--- START ---

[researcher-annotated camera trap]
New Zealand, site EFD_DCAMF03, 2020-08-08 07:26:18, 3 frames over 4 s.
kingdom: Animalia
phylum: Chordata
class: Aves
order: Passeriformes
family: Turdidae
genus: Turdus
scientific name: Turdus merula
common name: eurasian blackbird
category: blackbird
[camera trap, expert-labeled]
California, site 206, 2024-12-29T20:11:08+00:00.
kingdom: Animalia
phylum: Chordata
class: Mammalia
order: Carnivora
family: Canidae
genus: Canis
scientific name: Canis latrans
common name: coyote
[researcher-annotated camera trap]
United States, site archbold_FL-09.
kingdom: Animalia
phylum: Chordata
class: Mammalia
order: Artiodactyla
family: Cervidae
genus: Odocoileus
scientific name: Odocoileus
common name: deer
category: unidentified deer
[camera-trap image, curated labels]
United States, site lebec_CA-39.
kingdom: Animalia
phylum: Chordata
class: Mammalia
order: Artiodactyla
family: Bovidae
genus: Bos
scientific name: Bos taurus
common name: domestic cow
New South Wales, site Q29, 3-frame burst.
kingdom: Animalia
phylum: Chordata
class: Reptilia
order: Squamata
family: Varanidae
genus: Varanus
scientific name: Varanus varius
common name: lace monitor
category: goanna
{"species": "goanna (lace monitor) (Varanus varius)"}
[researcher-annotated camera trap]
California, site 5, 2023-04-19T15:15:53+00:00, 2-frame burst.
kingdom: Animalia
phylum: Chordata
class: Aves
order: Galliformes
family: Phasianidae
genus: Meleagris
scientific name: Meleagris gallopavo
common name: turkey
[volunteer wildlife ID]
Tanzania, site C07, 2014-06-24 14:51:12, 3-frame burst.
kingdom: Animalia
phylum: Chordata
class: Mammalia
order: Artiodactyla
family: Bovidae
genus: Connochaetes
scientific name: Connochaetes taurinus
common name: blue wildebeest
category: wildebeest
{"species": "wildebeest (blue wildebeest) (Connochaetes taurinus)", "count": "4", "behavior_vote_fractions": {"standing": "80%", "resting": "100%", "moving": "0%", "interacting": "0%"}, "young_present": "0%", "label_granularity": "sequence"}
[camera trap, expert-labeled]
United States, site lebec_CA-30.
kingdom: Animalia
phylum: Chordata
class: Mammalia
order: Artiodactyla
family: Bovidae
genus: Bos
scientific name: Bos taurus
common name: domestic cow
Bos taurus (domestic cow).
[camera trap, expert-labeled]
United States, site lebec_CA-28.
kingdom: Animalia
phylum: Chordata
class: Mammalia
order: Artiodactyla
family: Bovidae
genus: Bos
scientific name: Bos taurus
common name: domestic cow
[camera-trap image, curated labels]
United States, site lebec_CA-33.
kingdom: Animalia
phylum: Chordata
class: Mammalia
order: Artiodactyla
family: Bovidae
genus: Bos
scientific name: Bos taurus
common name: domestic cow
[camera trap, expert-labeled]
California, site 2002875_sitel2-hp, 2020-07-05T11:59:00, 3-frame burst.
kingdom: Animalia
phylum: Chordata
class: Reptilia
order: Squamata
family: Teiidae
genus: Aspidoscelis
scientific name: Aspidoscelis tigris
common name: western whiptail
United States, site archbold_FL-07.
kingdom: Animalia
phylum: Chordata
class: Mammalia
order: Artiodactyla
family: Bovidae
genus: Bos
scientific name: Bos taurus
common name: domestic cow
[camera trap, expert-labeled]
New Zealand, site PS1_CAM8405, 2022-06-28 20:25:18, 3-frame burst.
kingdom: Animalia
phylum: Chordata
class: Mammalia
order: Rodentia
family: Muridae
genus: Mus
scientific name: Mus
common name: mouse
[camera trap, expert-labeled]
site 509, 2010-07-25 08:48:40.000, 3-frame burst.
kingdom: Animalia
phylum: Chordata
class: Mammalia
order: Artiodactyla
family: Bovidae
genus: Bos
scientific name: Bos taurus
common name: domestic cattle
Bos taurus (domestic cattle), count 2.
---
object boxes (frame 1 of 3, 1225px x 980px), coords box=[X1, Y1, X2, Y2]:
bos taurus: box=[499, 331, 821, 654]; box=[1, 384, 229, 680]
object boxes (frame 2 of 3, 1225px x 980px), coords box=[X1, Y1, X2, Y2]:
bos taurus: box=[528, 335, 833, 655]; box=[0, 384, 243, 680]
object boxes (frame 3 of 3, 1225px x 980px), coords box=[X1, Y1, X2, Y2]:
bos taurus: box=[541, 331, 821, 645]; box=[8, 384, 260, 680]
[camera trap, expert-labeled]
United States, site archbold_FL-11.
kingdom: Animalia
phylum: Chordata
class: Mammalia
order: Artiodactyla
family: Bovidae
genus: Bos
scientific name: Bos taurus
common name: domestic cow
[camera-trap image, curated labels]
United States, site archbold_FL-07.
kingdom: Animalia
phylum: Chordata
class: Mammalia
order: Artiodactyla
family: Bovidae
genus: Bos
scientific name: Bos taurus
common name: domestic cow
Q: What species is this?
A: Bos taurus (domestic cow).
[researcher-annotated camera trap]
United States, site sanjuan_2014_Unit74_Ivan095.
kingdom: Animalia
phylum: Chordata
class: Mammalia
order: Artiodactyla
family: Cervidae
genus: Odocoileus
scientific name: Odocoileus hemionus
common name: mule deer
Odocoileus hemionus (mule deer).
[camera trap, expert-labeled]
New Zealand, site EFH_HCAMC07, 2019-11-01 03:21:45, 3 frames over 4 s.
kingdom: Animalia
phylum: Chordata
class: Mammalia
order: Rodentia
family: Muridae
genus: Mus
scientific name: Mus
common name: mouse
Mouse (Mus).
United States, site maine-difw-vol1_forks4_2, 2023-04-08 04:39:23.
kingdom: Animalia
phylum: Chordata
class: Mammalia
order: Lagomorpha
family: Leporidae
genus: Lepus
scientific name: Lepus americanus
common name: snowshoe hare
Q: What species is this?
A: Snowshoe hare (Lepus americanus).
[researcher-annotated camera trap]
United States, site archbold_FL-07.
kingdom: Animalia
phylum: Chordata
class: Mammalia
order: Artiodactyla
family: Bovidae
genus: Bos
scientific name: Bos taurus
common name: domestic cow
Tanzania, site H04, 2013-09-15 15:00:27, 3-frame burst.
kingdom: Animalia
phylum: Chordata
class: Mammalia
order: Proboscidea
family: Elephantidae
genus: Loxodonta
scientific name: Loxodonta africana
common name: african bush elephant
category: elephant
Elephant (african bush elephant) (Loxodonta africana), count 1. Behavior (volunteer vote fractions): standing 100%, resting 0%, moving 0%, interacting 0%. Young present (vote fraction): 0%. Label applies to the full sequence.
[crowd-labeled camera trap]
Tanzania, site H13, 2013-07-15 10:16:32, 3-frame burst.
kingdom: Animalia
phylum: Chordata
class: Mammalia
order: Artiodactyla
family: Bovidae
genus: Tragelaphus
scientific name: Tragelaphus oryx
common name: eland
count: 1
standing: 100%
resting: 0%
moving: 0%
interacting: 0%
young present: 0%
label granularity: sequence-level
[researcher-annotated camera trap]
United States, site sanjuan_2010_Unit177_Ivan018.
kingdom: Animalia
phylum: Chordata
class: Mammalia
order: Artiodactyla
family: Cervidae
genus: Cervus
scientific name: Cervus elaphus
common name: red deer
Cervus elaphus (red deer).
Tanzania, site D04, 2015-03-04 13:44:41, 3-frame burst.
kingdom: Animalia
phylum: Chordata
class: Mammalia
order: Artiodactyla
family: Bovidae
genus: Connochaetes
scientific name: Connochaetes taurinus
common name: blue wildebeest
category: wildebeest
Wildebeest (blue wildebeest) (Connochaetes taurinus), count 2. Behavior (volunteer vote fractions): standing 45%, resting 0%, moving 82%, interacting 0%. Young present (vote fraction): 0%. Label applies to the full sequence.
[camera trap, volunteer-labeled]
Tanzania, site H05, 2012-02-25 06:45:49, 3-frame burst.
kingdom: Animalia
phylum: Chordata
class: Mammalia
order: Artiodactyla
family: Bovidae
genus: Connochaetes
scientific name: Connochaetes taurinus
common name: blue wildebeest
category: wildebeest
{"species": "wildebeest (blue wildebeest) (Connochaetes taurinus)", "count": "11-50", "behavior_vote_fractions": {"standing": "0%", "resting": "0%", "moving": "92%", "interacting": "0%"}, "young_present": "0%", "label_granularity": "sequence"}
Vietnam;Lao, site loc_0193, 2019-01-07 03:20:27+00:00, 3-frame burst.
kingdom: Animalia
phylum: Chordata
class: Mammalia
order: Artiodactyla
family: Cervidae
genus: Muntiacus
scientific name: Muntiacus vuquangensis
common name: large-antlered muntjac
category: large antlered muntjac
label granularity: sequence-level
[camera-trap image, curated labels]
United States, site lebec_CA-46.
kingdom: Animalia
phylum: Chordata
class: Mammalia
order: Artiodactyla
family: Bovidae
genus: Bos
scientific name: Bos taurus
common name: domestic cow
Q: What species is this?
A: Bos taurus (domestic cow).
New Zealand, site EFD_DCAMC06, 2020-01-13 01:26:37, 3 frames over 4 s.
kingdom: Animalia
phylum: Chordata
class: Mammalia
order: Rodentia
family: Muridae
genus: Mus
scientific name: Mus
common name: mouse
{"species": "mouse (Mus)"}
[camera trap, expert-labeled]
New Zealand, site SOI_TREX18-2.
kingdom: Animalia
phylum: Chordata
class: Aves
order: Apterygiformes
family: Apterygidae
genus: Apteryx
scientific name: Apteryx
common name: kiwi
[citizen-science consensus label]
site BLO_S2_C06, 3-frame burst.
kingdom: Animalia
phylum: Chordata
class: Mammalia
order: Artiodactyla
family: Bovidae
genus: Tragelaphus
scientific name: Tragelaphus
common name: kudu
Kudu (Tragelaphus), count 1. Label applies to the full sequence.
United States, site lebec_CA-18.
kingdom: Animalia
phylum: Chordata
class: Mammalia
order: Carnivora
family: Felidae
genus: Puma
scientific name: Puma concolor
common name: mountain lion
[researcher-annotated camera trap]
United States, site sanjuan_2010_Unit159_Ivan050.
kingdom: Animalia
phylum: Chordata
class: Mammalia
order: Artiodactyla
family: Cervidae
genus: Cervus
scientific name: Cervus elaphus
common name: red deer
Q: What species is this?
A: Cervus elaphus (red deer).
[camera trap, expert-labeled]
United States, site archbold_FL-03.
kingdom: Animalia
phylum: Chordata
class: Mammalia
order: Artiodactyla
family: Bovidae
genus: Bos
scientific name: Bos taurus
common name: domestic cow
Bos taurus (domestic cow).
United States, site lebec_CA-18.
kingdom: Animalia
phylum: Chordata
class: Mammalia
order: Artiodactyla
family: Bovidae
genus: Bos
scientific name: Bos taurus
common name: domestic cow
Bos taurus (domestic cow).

--- END ---

## Exercise aim:
Take each line of the material that contains the word "California" and list it.

## Response:
California, site 206, 2024-12-29T20:11:08+00:00.
California, site 5, 2023-04-19T15:15:53+00:00, 2-frame burst.
California, site 2002875_sitel2-hp, 2020-07-05T11:59:00, 3-frame burst.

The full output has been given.